Carbon Credit and Kyoto Protocol
To address the problems arising due to rapid climate change and to combat the issue of global warming , the United Nations passed the Kyoto Protocol in 1997, which was ratified by 170 countries. The Protocol have set the target of reducing the emission of green house gases by an average of 5.2% by the year 2012. Nations signatory to the Kyoto Protocol have accepted the targets for reducing the emissions and these targets are expressed as levels of allowed emissions, which are divided into Assigned Amount Units (AAU).
Kyoto Protocol provides for three mechanisms for the industrialized countries to greenhouse gas reduction credits.
1) Emission Trading (ET): It allows countries that have emission units to spare- emissions permitted but not used, to sell this excess capacity to countries that are over their emission targets.
2) Joint Implementation (JI): In this , where an industrialized nation with high costs of domestic greenhouse gas reductions would be able to set up a project in another developed nation.
3) Clean Development Mechanism (CDM): It aspires to advocate clean development in developing nation. In this system a developed country sponsors a greenhouse reduction project in the developing country where the costs of project activities is low. Developed country would be given credits for meeting its emission reduction targets whereas the developing nation would be benefited with capital investment and clean technology initiatives.
CDM has Certified Emission Reductions (CERs) as their tradable units, which are commonly known as ‘carbon credits’, where each unit is equivalent to reduction of one metric tonne of carbon dioxide. CDM is supervised by CDM Executive Board and is under guidance of the Conference of the Parties of UNFCCC (United Nations Framework Convention on Climate Change). UNFCCC is an international environmental treaty negotiated at the UN Conference, Earth Summit, held in Rio de Janerio in 1992, to stabilize the concentrations of the greenhouse gases in the atmosphere at a level that would prevent dangerous anthropogenic interference with climate system.
Potential Markets for Carbon Credits
Broadly speaking, there are two types of markets for trading carbon credits.
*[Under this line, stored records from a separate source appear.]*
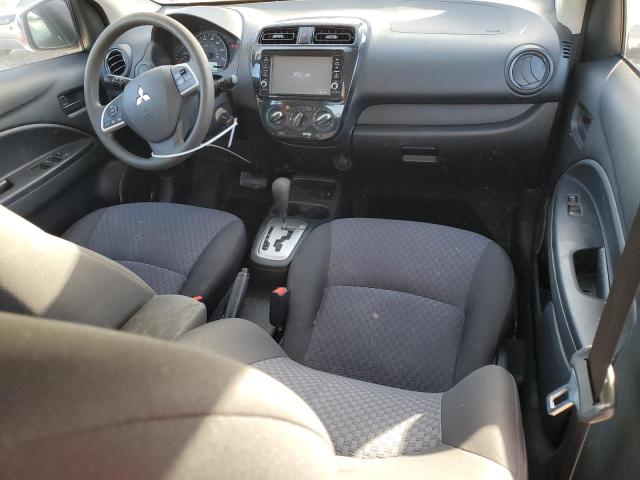 Photo 8 from auction – 2019 MITSUBISHI MIRAGE ES with VIN ML32A3HJ5KH009045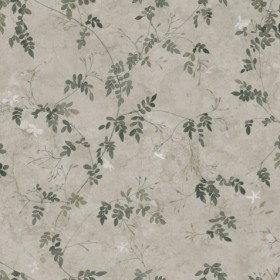 Tapetai Irene Olive Green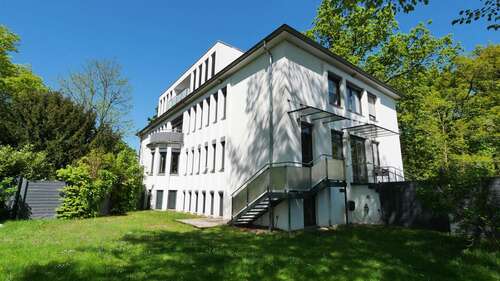 Foto - Wohnung zum Mieten in Bad Lippspringe 1.900,00 € 189 m²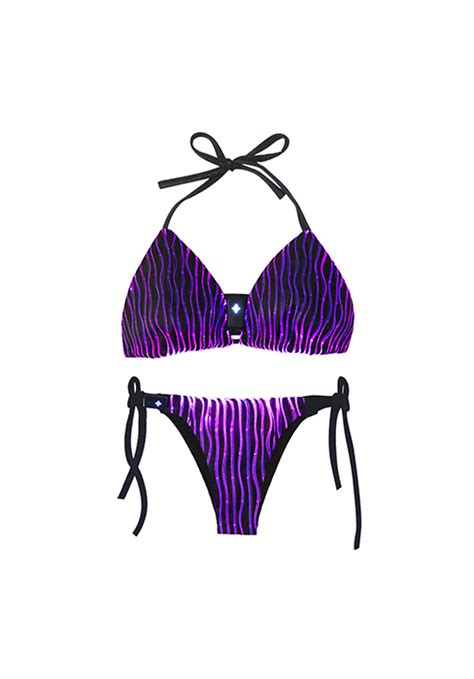 Amazon Lumisonata Lingerie Set For Women Light Up Panty And Mesh Hole Package Hip Skirt Led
First, is the compliance market , which comprises of legally-binding mandatory emission trading schemes largely established under Kyoto Protocol. Second is the voluntary market , which enables the companies and individuals to purchase carbon credits on voluntary bases to satisfy personal or Corporate Social Responsibility (CSR).
For trading purposes CER ( equivalent to one metric tonne of carbon dioxide emission) is considered which can be traded either privately or in the international market at the prevailing market price. Each international transfer is validated by UNFCCC.
India and Carbon Credits
India is a developing nation. Companies that opt for eco-friendly mode for achieving their production targets or invest in windmill, bio-gas or bio-diesel production projects are the one which generate carbon credits whereas industries dealing in cement, steel, textile, fertilizer production , that pollute the environment but also try to reduce their emissions, can buy the credits and make money. India is a strong supplier of carbon credit and supply second highest number of CERs. One CER in Indian rupees is Rupees 1600. The must mention example is of Delhi Metro Rail corporation (DMRC) that has become the world’s first rail project to earn carbon credits using regenrative braking system.
India has two Commodity Exchanges trading in carbon credits. First is the Multicommodity Exchange (MCX) , which is the Asia’s first ever commodity exchange to offer trade in carbon credits ( other examples being Chicago Climate Exchange and European Carbon Exchange), and second is National Commodity and Derivatives Exchange (NCDEX) that has also offered trading in carbon credits since 2008.
India , being a developing nation , has a huge growth potential by opting Clean Development Mechanism as it would bring in more opportunities for clean technology development, foreign investments and reduction of greenhouse gas emissions.